START Provided material

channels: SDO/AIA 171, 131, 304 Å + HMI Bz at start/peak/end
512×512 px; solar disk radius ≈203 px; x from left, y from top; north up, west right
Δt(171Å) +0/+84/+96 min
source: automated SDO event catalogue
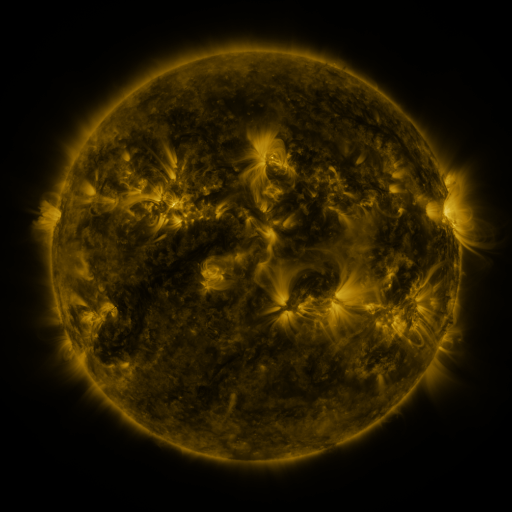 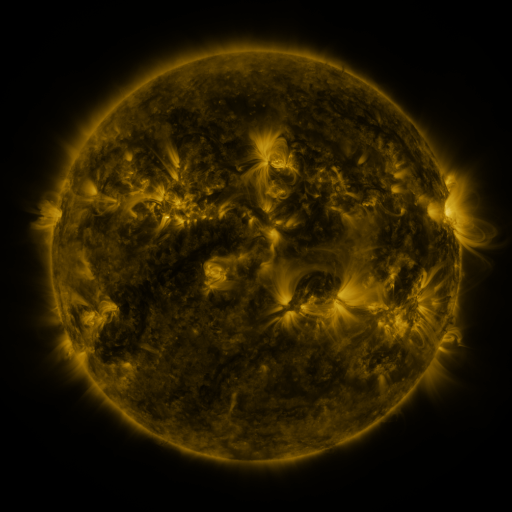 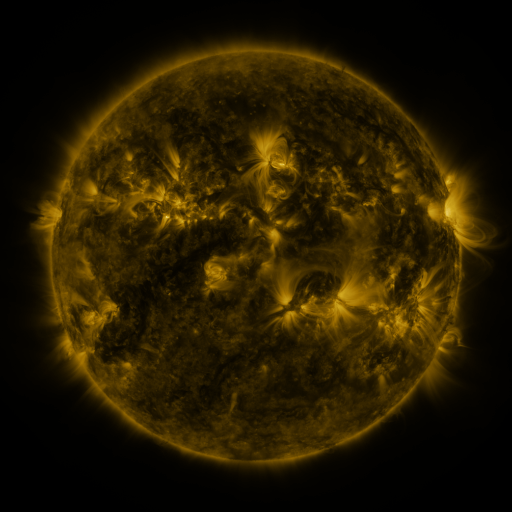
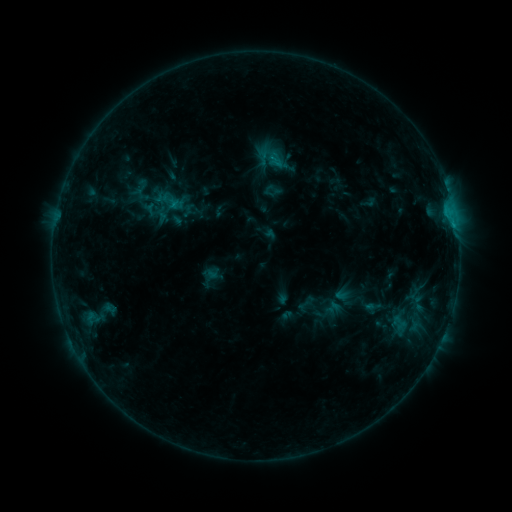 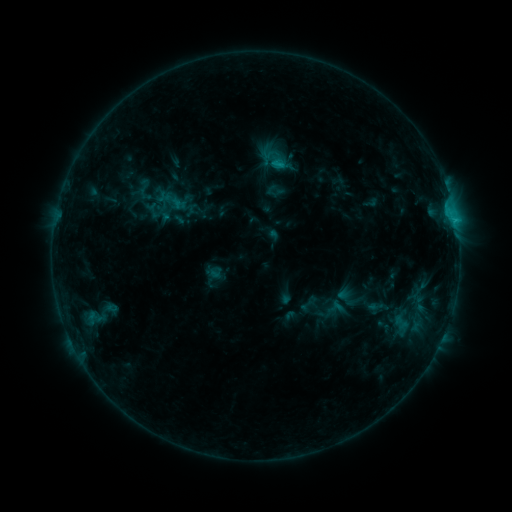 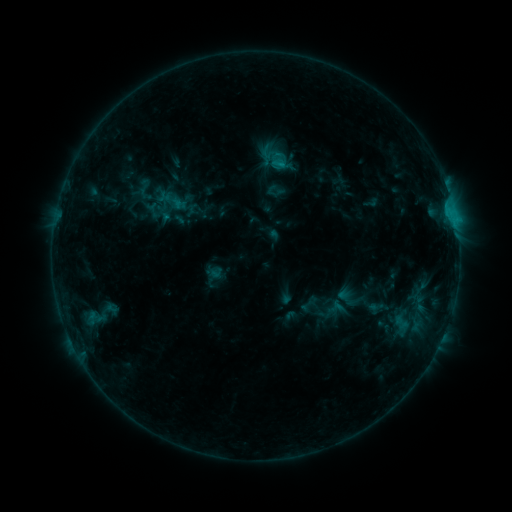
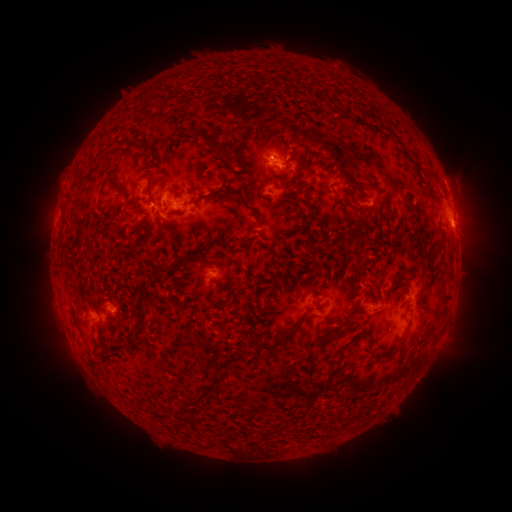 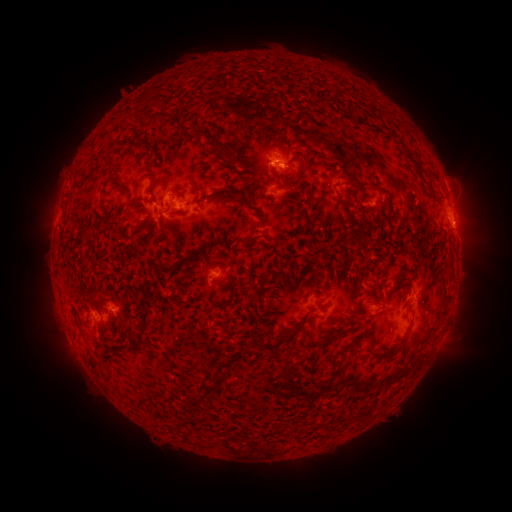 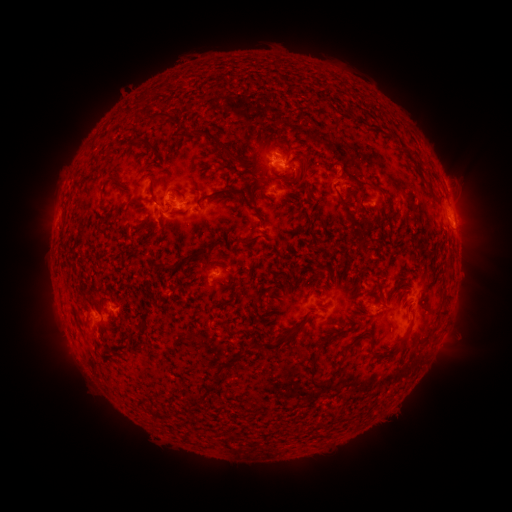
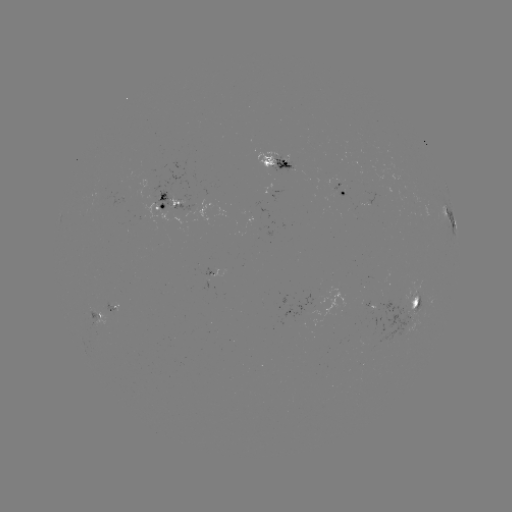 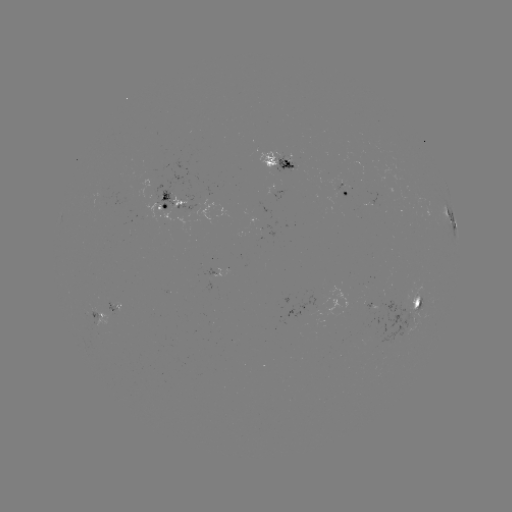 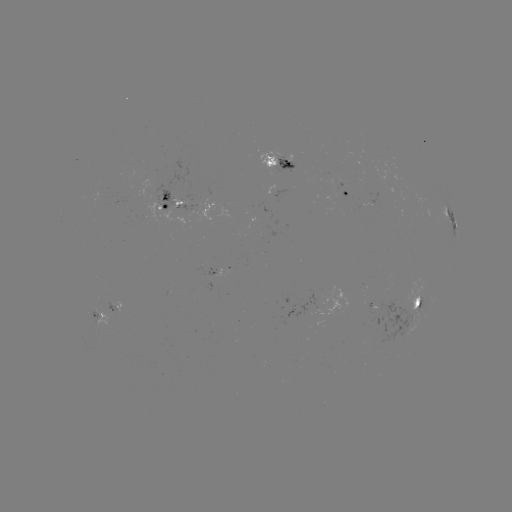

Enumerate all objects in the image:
emerging-flux region: (218, 271)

END Provided material

- What you need to do:
Print all the lines above again exactly, without any pictures.

- Response:
channels: SDO/AIA 171, 131, 304 Å + HMI Bz at start/peak/end
512×512 px; solar disk radius ≈203 px; x from left, y from top; north up, west right
Δt(171Å) +0/+84/+96 min
source: automated SDO event catalogue

Enumerate all objects in the image:
emerging-flux region: (218, 271)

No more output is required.